■ What you are asked to do ■
Reproduce the lines from the one containing "Amongst all of" through the last line below, replacing "furthest" with "farthest" and leaving everything else unchanged.

── Task input

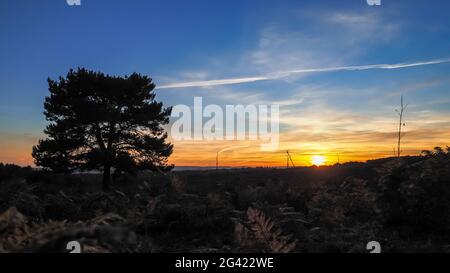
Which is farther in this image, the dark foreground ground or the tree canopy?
the tree canopy

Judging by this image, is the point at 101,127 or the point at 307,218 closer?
the point at 307,218

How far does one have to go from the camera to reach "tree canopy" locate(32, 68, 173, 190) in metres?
28.7

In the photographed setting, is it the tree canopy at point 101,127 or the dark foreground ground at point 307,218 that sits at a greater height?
the tree canopy at point 101,127

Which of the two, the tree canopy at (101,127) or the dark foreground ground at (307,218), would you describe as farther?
the tree canopy at (101,127)

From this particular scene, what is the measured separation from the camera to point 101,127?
2966 centimetres

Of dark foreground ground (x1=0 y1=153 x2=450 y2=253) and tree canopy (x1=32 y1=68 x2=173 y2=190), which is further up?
tree canopy (x1=32 y1=68 x2=173 y2=190)

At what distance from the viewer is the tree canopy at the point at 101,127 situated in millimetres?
28703

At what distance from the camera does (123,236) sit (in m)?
2.63
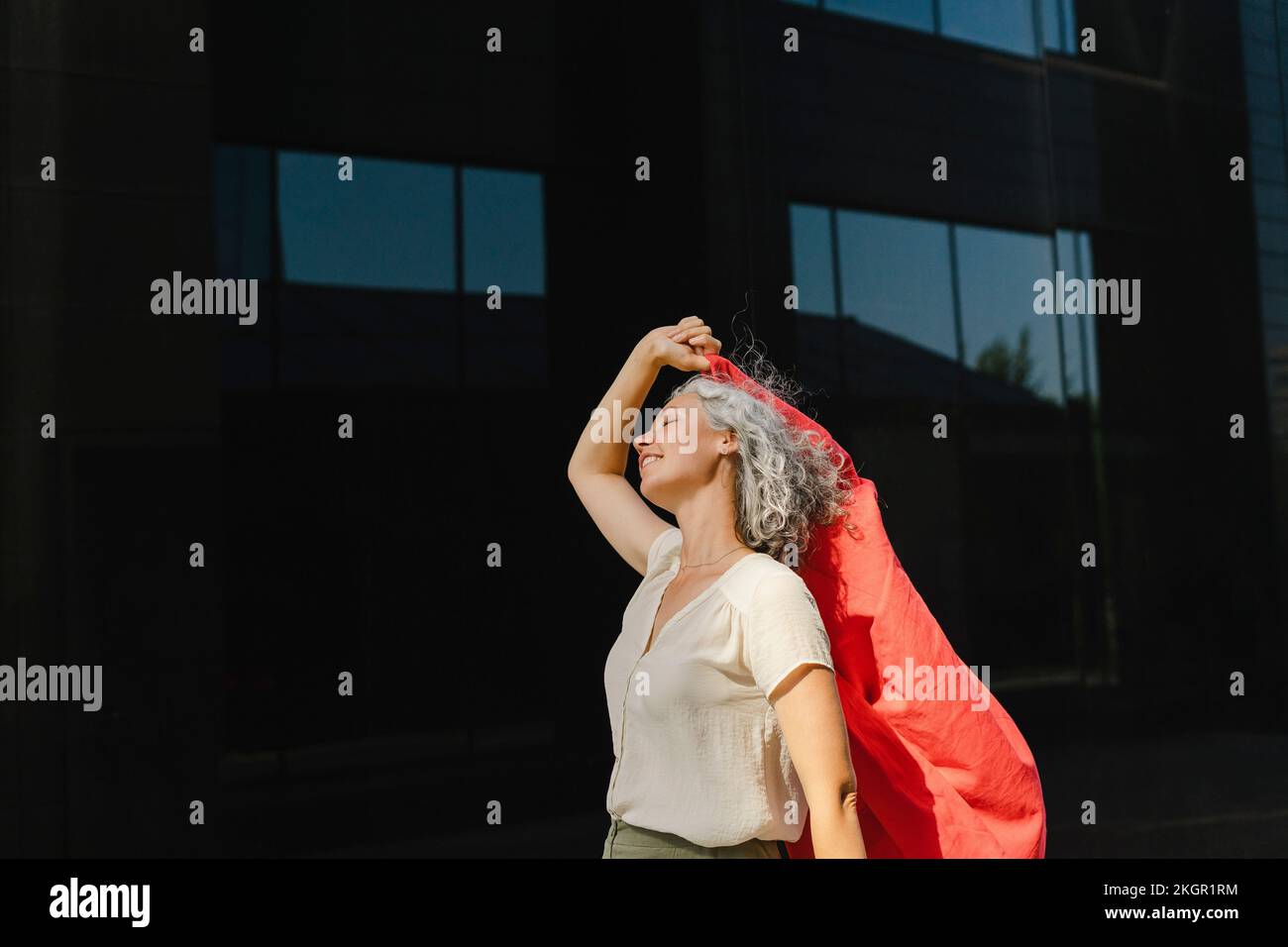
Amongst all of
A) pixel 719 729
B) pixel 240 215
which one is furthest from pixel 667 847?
pixel 240 215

────

■ Result below ■
Amongst all of
A) pixel 719 729
B) pixel 240 215
which one is farthest from pixel 667 847?
pixel 240 215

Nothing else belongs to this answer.